Tuesday, December 2, 2008

Rant or Rave: Interview With the Vampire

Anne Rice's reinvention of Bram Stoker's Dracula has achieved tremendous commercial success and fair amount of critical acclaim as well. Interview With the Vampire and her subsequent vampire novels have won Rice thousands of devoted fans and inspired a major studio film adaptation starring Tom Cruise and Brad Pitt. And I had always meant to read it, if for no other reason than to see what all the fuss was about, but somehow had never gotten around to it.

So, I took advantage of the Mukwonago Community Library's CD audiobook holding of the book to give it an overdue "read". As with all audiobooks, the reader of the novel is very important, and this particular adaptation features Frank Muller. Frank is a prolific audiobook narrator who does a good, though I would not say great, job with the source material. His voice characterizations are generally good and he is ever reasonably believable as the voice of Claudia, the child vampire.

As a totality, I'd have to say that my review of the book would be neither a rant, nor a rave, though it is a bit more of the former and less of the latter. Rice's re-interpretation of the vampire myths and legends is ingenious, and some of the topics she explores are quite riveting. Particularly the existence of Claudia and her conflicted relationship with her "father", Louis-- the title character of the book.

There are moments in the book that are luxurious and wonderful to experience, but in the end I was left with the feeling of having eaten too much of an overly rich food. The prose is so... prosaic, so elaborate and sensuous that after awhile I grew tired of it, wishing rather that the story would get to its point.

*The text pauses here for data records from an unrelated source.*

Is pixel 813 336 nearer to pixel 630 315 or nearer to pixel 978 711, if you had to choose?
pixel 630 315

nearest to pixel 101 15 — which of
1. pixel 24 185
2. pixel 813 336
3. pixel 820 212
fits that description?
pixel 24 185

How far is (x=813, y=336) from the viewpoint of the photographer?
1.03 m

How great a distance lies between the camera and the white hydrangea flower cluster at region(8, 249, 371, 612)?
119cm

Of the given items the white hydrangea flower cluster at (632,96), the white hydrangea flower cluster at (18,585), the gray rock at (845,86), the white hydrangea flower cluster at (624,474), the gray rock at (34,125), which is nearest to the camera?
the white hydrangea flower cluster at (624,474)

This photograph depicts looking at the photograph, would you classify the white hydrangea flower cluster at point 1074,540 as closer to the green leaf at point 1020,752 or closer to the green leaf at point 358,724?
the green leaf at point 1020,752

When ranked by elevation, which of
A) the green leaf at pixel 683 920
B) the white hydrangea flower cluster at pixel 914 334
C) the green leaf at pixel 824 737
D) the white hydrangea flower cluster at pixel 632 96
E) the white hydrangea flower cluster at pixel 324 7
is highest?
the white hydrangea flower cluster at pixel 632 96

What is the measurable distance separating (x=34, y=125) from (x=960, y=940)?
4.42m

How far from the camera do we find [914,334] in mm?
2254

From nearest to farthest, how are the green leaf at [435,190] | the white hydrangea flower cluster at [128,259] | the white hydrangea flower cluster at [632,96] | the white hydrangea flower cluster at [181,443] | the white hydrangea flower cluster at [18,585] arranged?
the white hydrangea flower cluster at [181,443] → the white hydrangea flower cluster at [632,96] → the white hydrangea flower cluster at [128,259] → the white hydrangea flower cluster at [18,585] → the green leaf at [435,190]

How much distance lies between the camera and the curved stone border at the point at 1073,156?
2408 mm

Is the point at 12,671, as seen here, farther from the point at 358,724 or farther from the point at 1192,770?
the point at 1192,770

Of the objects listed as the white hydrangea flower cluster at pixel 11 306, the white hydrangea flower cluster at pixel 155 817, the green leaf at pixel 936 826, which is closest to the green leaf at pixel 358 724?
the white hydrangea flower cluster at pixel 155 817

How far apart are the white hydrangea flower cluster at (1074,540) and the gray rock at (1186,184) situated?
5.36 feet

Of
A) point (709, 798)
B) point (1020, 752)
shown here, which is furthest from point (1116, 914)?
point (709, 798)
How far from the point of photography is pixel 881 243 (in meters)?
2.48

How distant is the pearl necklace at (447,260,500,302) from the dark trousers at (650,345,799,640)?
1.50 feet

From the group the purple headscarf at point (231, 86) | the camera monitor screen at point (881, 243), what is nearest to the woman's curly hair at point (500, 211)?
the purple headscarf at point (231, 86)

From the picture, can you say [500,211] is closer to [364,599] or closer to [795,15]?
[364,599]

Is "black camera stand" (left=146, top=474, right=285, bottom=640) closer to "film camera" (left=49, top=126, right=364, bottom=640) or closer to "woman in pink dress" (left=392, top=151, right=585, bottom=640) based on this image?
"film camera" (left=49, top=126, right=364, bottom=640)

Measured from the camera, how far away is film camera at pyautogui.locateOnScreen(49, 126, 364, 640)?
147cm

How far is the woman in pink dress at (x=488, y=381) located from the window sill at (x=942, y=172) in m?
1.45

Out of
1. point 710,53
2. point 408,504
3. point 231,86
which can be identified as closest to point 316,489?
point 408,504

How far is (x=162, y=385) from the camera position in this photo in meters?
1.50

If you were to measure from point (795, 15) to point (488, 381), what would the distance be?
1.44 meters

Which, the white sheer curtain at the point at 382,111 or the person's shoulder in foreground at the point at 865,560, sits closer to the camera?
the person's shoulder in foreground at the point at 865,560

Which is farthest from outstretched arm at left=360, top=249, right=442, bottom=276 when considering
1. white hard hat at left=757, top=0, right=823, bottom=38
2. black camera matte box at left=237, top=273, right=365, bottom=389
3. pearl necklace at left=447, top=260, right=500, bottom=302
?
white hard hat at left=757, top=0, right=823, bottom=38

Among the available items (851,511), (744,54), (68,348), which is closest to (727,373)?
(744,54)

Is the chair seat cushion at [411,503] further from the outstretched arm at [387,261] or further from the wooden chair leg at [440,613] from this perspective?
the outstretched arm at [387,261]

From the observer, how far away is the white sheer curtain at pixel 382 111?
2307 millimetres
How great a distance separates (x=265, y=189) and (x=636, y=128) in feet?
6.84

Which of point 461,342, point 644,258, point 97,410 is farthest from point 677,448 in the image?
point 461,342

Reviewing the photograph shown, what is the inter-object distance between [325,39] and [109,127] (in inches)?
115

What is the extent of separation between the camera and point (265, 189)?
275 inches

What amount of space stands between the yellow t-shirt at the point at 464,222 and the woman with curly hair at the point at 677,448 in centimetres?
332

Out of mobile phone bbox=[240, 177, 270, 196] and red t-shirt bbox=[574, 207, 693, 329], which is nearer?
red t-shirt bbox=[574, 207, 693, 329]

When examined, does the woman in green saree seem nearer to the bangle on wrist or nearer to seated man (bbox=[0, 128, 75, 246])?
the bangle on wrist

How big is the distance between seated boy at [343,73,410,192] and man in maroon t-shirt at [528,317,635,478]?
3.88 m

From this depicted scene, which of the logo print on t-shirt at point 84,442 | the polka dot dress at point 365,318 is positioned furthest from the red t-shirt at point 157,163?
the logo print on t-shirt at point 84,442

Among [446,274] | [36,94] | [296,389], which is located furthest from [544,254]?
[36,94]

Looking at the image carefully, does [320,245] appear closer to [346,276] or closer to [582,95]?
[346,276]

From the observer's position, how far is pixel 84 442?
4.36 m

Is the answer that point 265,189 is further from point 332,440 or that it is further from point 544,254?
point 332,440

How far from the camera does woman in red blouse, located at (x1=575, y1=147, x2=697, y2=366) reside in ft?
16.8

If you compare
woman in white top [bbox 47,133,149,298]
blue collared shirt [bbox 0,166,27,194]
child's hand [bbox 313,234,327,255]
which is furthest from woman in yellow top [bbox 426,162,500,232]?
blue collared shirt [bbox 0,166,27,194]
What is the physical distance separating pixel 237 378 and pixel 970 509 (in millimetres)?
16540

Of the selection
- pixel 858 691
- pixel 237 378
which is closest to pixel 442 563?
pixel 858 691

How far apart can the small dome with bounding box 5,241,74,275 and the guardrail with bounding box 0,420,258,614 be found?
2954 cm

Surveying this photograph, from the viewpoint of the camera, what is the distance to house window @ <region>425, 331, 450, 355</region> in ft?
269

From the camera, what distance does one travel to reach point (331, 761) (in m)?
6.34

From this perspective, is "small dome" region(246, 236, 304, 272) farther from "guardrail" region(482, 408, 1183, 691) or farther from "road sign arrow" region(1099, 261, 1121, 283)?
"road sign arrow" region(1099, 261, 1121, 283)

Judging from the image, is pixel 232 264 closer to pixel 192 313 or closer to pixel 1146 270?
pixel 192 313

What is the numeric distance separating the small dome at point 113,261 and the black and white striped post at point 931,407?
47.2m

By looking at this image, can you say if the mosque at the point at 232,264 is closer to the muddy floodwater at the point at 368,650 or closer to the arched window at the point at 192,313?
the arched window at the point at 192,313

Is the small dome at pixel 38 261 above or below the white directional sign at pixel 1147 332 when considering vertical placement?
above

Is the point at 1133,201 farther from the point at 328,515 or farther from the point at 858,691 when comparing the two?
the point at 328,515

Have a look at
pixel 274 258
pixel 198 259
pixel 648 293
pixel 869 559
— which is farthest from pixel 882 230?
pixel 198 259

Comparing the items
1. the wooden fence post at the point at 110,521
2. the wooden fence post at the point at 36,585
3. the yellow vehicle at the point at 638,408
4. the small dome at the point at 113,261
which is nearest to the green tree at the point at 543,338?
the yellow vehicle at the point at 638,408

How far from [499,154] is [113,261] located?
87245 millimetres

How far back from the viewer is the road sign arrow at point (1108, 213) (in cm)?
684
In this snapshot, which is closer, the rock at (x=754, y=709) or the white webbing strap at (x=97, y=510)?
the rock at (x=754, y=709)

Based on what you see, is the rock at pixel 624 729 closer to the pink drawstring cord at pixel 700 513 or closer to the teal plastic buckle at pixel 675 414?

Additionally, I found the themes of ennui, angst and retrospection that Rice explores through the character of Louis to get rather tedious after the first part of the book. In the end, Louis is a bit of a twit. Lestat seems the more interesting individual, so perhaps I will take a look, or listen, to The Vampire Lestat, but I will admit that I am not in a hurry to do so-- much like a rich dessert, I think my palate will be best served by leaving Ms. Rice for a while.

I may also peruse the film one of these days. Mostly because I, like many critics, can't figure out why they cast Pitt as Louis and Cruise as Lestat instead of the other way around. And I'm curious to see Kirsten Dunst in the roll of Claudia.